I finished my beer, and we sat in silence for a while and watched the TV without really seeing it. Then I ordered another beer and asked if he wanted a second whiskey, and he shook his head. Most of his first was still in the glass.
“I got upset the last time I talked with you,” he said eventually, voice soft. “I thought you were being a bastard, to be honest. You said some very cutting things.”
“I was having a bad day.”
“That doesn’t matter. The things you said were cutting, but I know that’s because they were true. I screwed that situation up, Perry, I screwed it up bad, and a man died. A man was murdered, and I have that blood on my hands. Do you understand that? His blood is on my hands.”
His eyes were red, and his voice sounded thin.
“I’ve got to live with that,” he said, “and all I can do, the only way I know to cope with it, is by looking for atonement. Because while his blood might be on my hands, I didn’t kill him—and if I can see that whoever did kill him is punished? Perry, that’s the closest thing I’ve got to redemption.”
I’d lost my taste for the beer now.
“I know Joshua Cantrell doesn’t mean anything to you,” he said, “but Ken Merriman should. So think of him, and help me. Let’s see it through.”
“What Ken Merriman means to me,” I said, “is that it’s time for me to walk away. What you’re asking for, I just cannot do. I’m tired of being in the game. Tired of having to spend my days immersed in some filthy, foolish crime, trying to determine what son of a bitch killed a good man and dumped his body in a park where children play. It’s not for me anymore.
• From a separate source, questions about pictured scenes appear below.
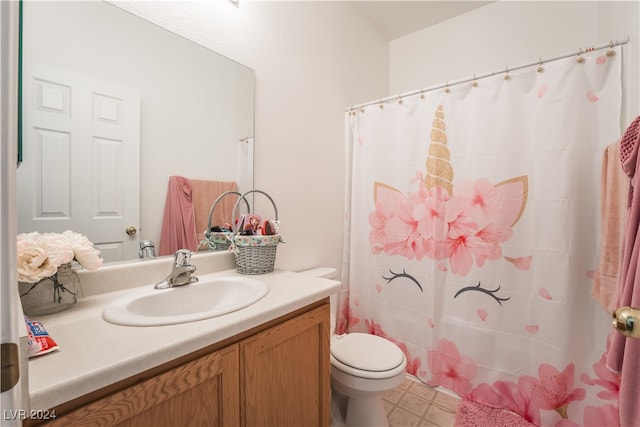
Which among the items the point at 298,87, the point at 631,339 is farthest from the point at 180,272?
the point at 631,339

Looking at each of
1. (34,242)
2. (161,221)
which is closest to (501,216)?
(161,221)

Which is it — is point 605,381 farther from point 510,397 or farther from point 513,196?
point 513,196

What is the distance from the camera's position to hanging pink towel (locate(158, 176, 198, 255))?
3.90 ft

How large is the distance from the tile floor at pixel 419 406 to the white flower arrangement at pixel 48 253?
1475 millimetres

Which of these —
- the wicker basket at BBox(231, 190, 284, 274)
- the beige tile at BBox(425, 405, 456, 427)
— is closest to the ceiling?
the wicker basket at BBox(231, 190, 284, 274)

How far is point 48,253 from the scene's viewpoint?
77 cm

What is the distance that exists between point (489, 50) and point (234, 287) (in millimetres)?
2422

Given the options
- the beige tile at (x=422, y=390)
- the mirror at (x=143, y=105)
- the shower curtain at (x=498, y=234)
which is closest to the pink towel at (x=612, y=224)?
the shower curtain at (x=498, y=234)

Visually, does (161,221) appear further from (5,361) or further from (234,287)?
(5,361)

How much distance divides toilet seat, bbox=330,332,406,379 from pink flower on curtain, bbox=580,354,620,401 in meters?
0.88

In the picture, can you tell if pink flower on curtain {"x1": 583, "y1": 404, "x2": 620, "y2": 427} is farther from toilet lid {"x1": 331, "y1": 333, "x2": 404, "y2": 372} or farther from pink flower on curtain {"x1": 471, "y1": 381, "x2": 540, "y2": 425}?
toilet lid {"x1": 331, "y1": 333, "x2": 404, "y2": 372}

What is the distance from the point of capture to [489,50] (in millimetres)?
2133

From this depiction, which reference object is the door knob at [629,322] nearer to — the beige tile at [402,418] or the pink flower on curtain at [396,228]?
the pink flower on curtain at [396,228]

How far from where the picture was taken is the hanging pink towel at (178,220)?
1.19 metres
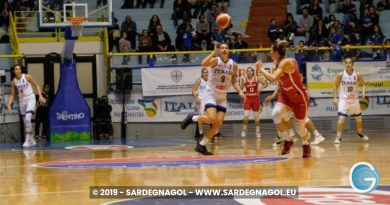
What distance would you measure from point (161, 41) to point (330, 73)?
575 centimetres

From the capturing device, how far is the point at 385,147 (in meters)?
19.5

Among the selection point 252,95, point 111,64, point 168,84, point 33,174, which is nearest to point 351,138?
point 252,95

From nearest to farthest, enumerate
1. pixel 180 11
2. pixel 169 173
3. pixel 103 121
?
pixel 169 173 < pixel 103 121 < pixel 180 11

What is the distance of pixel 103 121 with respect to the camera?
87.5ft

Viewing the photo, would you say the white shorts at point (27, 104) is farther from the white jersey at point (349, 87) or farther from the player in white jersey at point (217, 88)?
the white jersey at point (349, 87)

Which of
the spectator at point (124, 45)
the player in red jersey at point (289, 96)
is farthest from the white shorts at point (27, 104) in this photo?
the player in red jersey at point (289, 96)

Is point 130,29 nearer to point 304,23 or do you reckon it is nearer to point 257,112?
point 257,112

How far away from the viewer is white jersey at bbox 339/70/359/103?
21.8 meters

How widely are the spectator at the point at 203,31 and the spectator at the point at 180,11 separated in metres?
1.78

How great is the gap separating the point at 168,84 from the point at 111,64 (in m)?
1.94

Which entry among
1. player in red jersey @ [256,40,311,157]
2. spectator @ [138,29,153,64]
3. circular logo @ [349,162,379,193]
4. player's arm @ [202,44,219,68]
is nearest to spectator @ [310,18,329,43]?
spectator @ [138,29,153,64]

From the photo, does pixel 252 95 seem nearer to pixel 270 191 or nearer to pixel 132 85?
pixel 132 85

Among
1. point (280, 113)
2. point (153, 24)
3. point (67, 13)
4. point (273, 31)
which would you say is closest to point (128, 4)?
point (153, 24)

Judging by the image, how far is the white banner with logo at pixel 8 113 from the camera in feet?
85.7
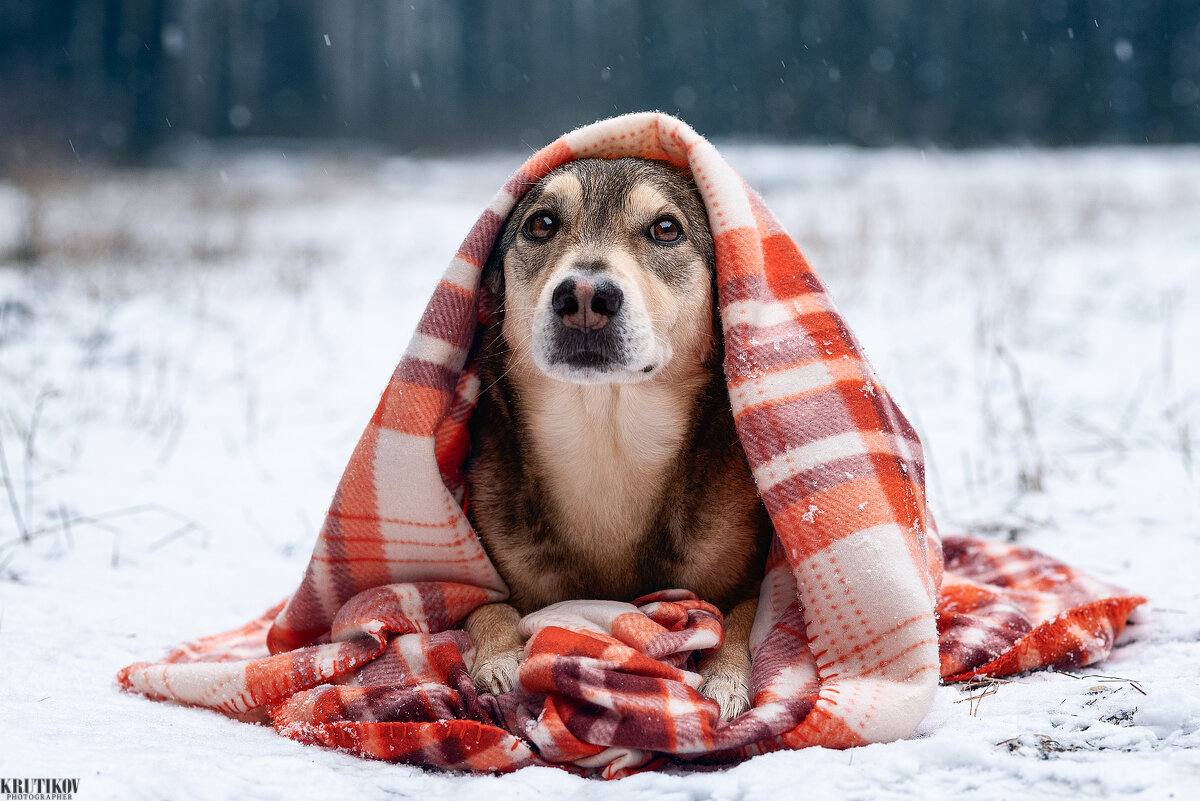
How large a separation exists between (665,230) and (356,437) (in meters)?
2.92

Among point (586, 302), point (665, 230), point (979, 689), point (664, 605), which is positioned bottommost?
point (979, 689)

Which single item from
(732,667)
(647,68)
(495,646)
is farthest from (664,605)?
(647,68)

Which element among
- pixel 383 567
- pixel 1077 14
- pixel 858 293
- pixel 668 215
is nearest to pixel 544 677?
pixel 383 567

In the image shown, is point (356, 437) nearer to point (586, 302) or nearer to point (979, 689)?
point (586, 302)

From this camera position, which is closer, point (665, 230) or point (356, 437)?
point (665, 230)

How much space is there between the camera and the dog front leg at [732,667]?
222cm

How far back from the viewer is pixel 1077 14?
22828mm

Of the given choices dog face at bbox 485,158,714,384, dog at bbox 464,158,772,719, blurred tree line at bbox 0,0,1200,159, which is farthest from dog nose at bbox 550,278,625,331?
blurred tree line at bbox 0,0,1200,159

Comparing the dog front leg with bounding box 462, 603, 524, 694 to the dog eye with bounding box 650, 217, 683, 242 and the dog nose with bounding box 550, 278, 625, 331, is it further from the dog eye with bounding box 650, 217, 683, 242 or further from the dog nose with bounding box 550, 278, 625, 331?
the dog eye with bounding box 650, 217, 683, 242

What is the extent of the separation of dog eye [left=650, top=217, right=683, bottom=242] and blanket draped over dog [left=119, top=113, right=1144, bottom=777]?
0.17m

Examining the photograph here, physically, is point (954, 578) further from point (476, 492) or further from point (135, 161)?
point (135, 161)

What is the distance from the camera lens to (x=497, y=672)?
2.37m

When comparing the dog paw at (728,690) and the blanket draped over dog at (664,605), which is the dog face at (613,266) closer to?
the blanket draped over dog at (664,605)

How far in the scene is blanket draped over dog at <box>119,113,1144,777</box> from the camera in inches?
80.8
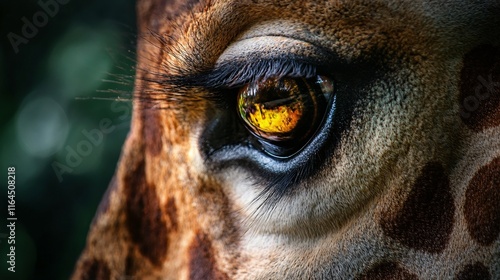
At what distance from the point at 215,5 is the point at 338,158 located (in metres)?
0.43

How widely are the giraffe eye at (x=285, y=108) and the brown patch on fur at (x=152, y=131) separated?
17.7 inches

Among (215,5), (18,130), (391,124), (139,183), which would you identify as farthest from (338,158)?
(18,130)

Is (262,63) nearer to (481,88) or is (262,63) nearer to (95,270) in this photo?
(481,88)

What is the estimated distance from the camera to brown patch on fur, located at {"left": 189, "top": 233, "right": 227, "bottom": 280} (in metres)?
1.66

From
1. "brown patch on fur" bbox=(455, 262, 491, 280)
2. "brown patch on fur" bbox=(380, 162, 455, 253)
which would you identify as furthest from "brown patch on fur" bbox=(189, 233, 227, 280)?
"brown patch on fur" bbox=(455, 262, 491, 280)

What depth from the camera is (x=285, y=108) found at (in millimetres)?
1396

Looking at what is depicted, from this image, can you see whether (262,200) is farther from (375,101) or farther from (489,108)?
(489,108)

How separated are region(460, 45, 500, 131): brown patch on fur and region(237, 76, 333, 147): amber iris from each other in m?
0.26

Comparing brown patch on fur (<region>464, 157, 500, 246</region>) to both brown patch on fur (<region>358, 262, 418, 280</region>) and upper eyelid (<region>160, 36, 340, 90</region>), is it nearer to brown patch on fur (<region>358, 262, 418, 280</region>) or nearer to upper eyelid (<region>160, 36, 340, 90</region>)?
brown patch on fur (<region>358, 262, 418, 280</region>)

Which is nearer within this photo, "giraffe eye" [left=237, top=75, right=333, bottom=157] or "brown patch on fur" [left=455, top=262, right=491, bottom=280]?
"brown patch on fur" [left=455, top=262, right=491, bottom=280]

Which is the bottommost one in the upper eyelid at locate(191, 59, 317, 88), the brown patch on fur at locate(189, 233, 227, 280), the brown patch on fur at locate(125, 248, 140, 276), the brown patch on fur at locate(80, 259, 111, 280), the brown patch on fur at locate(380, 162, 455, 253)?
the brown patch on fur at locate(380, 162, 455, 253)

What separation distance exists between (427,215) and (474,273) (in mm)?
136

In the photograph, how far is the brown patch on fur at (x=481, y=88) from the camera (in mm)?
1186

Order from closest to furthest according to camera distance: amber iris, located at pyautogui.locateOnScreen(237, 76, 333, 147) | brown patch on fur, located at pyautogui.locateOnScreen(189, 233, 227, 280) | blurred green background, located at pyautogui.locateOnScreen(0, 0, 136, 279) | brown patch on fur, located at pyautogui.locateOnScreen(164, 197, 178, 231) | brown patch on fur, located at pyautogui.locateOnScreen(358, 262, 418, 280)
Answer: brown patch on fur, located at pyautogui.locateOnScreen(358, 262, 418, 280), amber iris, located at pyautogui.locateOnScreen(237, 76, 333, 147), brown patch on fur, located at pyautogui.locateOnScreen(189, 233, 227, 280), brown patch on fur, located at pyautogui.locateOnScreen(164, 197, 178, 231), blurred green background, located at pyautogui.locateOnScreen(0, 0, 136, 279)
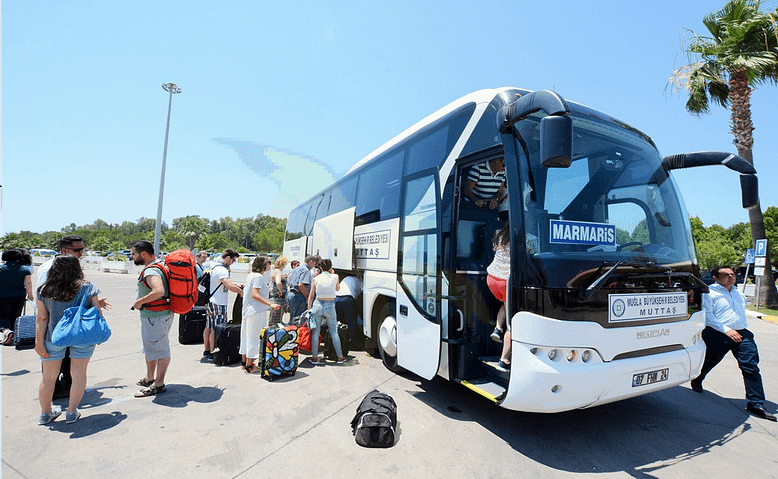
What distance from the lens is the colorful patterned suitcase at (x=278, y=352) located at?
5.77 m

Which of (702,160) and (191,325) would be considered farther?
(191,325)

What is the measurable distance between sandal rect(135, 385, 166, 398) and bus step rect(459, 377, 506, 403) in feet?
12.6

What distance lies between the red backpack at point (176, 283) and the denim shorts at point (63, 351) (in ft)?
2.55

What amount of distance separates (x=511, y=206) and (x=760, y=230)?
1731cm

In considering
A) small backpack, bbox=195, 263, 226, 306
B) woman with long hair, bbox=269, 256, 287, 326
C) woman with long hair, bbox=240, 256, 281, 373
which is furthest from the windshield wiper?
woman with long hair, bbox=269, 256, 287, 326

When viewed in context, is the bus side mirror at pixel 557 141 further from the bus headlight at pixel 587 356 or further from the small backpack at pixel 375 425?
the small backpack at pixel 375 425

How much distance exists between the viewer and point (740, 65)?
1431 centimetres

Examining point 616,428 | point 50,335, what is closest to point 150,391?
point 50,335

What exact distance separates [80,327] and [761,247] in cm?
1932

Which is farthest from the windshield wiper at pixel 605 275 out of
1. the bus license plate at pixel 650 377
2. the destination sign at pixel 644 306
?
the bus license plate at pixel 650 377

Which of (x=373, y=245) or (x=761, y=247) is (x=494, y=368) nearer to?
(x=373, y=245)

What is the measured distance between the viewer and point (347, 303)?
23.8ft

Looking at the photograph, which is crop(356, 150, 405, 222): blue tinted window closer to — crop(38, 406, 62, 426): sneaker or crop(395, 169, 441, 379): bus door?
crop(395, 169, 441, 379): bus door

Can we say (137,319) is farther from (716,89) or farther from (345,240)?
Answer: (716,89)
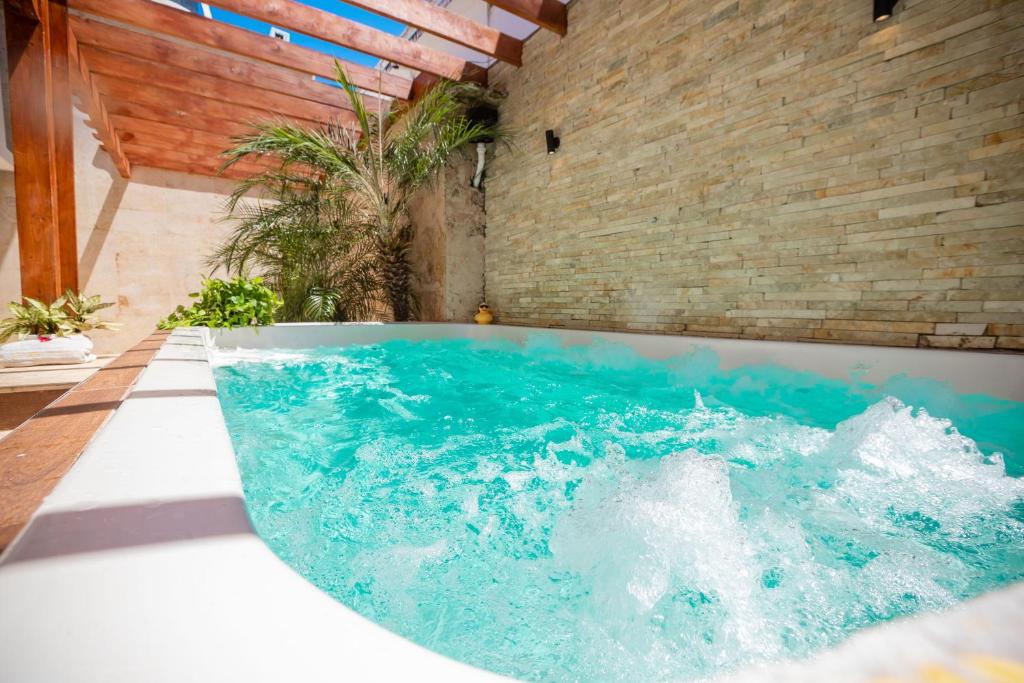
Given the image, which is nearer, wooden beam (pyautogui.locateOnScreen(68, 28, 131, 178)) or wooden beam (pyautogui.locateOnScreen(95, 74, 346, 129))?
wooden beam (pyautogui.locateOnScreen(68, 28, 131, 178))

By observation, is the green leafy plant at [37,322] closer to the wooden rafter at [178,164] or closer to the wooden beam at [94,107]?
the wooden beam at [94,107]

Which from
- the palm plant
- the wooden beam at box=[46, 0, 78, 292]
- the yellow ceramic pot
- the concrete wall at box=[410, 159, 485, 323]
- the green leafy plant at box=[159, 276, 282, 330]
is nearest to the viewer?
the wooden beam at box=[46, 0, 78, 292]

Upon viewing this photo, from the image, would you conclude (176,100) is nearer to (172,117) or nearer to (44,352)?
(172,117)

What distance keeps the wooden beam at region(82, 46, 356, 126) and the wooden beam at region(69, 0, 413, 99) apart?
0.49 metres

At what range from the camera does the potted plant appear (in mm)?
2404

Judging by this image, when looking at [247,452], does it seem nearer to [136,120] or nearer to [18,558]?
[18,558]

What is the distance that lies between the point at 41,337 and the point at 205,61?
3.49m

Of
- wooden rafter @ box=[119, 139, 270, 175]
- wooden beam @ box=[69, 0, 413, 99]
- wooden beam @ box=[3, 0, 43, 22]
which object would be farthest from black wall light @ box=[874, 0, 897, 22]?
wooden rafter @ box=[119, 139, 270, 175]

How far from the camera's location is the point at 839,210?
2.35m

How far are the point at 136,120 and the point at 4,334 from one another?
13.1 ft

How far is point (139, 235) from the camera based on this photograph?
601 centimetres

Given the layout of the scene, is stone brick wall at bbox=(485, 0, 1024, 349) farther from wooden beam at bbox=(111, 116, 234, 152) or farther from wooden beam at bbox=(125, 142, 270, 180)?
wooden beam at bbox=(125, 142, 270, 180)

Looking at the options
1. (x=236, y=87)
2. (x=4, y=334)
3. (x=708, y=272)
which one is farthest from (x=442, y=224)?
(x=4, y=334)

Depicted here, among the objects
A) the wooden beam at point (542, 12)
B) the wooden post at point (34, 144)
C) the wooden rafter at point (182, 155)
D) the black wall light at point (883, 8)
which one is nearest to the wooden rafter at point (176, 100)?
the wooden rafter at point (182, 155)
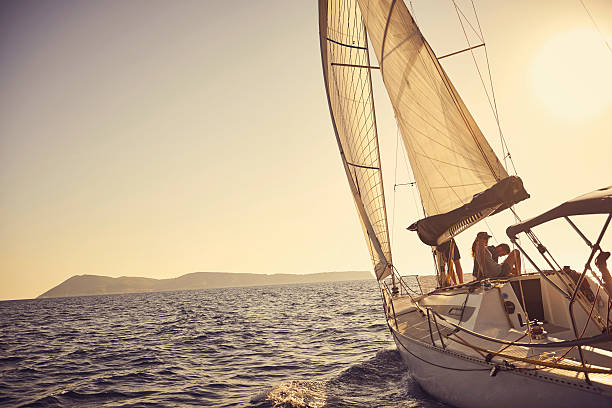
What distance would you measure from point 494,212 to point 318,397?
506cm

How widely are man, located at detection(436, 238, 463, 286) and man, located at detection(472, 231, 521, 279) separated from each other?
1.26m

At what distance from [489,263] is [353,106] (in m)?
6.49

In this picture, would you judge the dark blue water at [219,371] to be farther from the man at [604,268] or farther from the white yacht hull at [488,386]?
the man at [604,268]

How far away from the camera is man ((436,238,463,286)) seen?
31.4ft

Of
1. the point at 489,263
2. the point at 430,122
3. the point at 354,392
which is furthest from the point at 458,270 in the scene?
the point at 354,392

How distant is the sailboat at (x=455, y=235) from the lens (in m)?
4.15

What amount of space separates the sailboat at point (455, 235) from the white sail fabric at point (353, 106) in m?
0.03

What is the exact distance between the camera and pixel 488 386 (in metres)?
4.58

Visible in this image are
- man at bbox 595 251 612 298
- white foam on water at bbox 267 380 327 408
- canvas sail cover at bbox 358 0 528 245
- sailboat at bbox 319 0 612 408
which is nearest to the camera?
sailboat at bbox 319 0 612 408

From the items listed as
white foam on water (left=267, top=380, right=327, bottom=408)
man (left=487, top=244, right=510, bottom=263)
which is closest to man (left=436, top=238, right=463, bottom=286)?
man (left=487, top=244, right=510, bottom=263)

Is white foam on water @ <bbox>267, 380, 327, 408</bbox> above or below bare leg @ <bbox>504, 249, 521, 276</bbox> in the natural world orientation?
below

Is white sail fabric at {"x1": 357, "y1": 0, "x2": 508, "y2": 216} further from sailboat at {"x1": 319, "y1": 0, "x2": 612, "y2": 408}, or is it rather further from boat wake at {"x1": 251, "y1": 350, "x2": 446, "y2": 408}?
boat wake at {"x1": 251, "y1": 350, "x2": 446, "y2": 408}

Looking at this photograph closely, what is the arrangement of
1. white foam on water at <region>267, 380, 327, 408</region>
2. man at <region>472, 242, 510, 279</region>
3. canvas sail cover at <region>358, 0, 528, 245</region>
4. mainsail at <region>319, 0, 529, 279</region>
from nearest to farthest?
white foam on water at <region>267, 380, 327, 408</region> → mainsail at <region>319, 0, 529, 279</region> → canvas sail cover at <region>358, 0, 528, 245</region> → man at <region>472, 242, 510, 279</region>

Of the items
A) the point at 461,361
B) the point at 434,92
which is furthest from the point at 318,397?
the point at 434,92
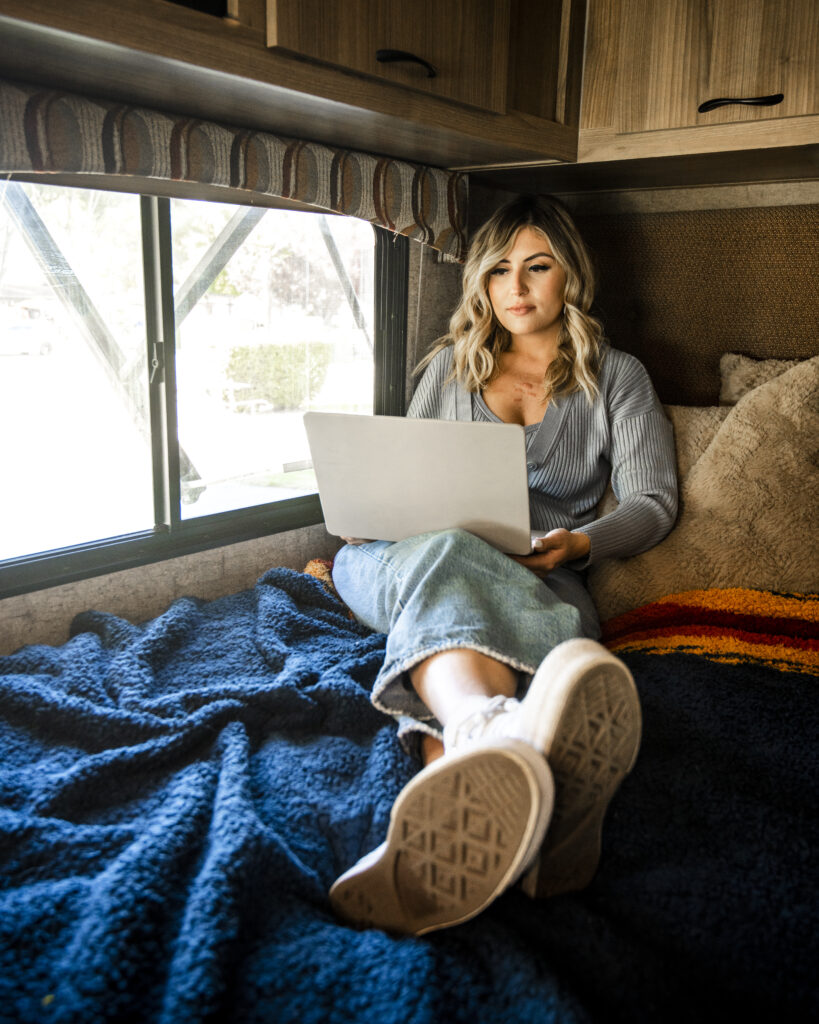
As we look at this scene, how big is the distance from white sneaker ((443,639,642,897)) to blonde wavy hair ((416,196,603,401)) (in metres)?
0.99

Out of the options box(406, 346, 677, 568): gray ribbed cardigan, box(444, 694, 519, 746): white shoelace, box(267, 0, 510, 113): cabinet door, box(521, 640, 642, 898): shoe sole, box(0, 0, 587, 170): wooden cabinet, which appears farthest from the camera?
box(406, 346, 677, 568): gray ribbed cardigan

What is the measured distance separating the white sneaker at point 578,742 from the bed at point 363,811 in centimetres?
3

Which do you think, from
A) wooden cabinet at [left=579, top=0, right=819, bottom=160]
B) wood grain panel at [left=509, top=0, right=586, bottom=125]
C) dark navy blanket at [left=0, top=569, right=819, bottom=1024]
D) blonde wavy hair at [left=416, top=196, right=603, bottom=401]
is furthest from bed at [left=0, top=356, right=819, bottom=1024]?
wood grain panel at [left=509, top=0, right=586, bottom=125]

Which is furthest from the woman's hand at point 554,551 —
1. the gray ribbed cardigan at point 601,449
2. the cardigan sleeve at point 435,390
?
the cardigan sleeve at point 435,390

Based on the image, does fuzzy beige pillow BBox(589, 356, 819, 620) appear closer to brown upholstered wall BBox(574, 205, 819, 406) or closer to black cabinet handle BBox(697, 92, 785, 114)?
brown upholstered wall BBox(574, 205, 819, 406)

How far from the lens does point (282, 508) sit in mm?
1863

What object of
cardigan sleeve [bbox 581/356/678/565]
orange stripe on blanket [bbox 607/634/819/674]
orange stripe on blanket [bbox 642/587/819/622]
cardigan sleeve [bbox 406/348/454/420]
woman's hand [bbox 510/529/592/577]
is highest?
cardigan sleeve [bbox 406/348/454/420]

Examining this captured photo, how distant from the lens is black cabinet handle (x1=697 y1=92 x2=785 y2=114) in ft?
4.78

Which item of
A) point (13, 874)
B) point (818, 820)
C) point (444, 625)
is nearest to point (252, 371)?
point (444, 625)

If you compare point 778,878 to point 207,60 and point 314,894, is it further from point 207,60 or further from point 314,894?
point 207,60

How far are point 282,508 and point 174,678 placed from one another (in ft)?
2.08

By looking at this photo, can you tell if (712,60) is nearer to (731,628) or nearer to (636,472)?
(636,472)

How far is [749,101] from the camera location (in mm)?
1469

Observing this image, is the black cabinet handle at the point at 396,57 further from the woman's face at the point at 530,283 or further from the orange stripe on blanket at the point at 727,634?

I’m sorry.”
“I understand that you’re tired,” he said, “but I’m trying to tell you that you can’t afford to be. Because there are too many people saying they’re tired. The whole world is tired now, the whole damn world doesn’t have the energy to set anything right. We want to wait on somebody else to do it, and yeah, maybe we believe that it should be done, but we just don’t have it in us to try anymore. We’re a sideline species these days, Perry. We turn the news on and see some tragedy or crisis and shake our heads and say, ‘Boy, hope somebody gets to that. It is just outrageous that nobody’s addressed that one yet.’ Then we put on American Idol and go to bed.”
“You watch American Idol?” I said.
“Don’t be an asshole.”
It was quiet then, and he waited a while, and eventually I said, “Dunbar, good luck. Really and truly—good luck—but I’m out.”
His face fell and he looked away from me. Then he reached into his pocket and pulled out a bill and dropped it on the table. He got to his feet and shook my hand silently, and then he went to the door and stepped out into the wind, shoulders hunched and head down and alone.